SUPPLIED TEXT -
*****

Any foreign company that is established for more than 2 years can set up a Representative Office in China. Some companies believe that forming a Rep Office in China faster, cheaper, and easier than forming a WFOE, however, a Rep Office is not considered a separate legal entity under Chinese law and it is limited by law to performing “liaison” activities. The scope of activities of the REPO is limited to:

· business liaisons,

· quality control,

· company and product promotion,

· market research,

· coordinating the parent company’s activities in China,

· exchange of technology and other permitted activities in China that don’t generate profits.

ROs are not allowed to directly engage in operational activities, issue official invoices, nor receiving payments from its clients.

Representative Office cannot engage in the following activities in China:

· Directly generate any business for profit;

· Collect money or issue invoices within China;

· Represent any firm other than its parent enterprise;

· Sign contracts or deals on behalf of the parent enterprise;

· Buy property or import production equipment.

The following things must be taken into consideration before establishing a REPO:

· Even though Rep Offices are not permitted to earn income in China, they are subject to taxation.

*****

DIRECTIVE 1 - According to the passage on representative offices in China, how long must a foreign company have been established before it can set up a Representative Office there?
DIRECTIVE 2 - Summarize the passage on representative offices in China in two sentences.
DIRECTIVE 3 - From the passage on representative offices in China, quote the stretch from "The following things" through "subject to taxation.".

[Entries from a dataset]
*****

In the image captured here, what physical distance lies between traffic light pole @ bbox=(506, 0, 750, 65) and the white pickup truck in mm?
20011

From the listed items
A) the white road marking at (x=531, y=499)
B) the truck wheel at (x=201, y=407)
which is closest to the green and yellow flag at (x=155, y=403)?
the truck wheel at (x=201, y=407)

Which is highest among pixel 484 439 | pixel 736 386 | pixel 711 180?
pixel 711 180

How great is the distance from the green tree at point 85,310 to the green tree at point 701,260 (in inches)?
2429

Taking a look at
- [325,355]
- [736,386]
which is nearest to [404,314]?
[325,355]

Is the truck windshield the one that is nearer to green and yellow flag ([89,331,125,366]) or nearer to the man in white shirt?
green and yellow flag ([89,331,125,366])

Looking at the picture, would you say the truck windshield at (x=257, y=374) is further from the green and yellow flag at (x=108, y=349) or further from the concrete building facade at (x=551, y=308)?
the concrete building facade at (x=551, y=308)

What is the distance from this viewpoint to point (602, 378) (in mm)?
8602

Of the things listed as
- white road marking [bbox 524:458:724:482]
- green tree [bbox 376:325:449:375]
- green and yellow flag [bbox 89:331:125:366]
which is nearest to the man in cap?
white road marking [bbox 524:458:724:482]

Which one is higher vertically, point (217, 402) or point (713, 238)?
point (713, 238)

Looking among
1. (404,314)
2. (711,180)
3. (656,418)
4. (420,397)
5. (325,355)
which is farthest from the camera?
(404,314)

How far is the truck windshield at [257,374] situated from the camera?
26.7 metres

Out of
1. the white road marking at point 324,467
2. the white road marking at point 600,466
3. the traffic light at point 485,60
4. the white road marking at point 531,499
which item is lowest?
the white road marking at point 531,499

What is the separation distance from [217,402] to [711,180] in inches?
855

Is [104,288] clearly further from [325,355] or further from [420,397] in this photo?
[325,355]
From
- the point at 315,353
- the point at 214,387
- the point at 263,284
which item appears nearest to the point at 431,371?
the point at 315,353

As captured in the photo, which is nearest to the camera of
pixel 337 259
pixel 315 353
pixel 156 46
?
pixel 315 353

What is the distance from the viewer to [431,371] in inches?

*****

CORRECT RESPONSE 1 - More than two years.

CORRECT RESPONSE 2 - A foreign company established for more than two years can set up a Representative Office in China, but that office is not a separate legal entity and is limited to liaison activities such as business liaison, quality control, promotion, market research, coordinating the parent company's activities, and exchange of technology. It may not directly generate profit, collect money or issue invoices, represent any firm other than its parent, sign contracts on the parent's behalf, or buy property or import production equipment, and although it cannot earn income in China, it is subject to taxation.

CORRECT RESPONSE 3 -
The following things must be taken into consideration before establishing a REPO:

· Even though Rep Offices are not permitted to earn income in China, they are subject to taxation.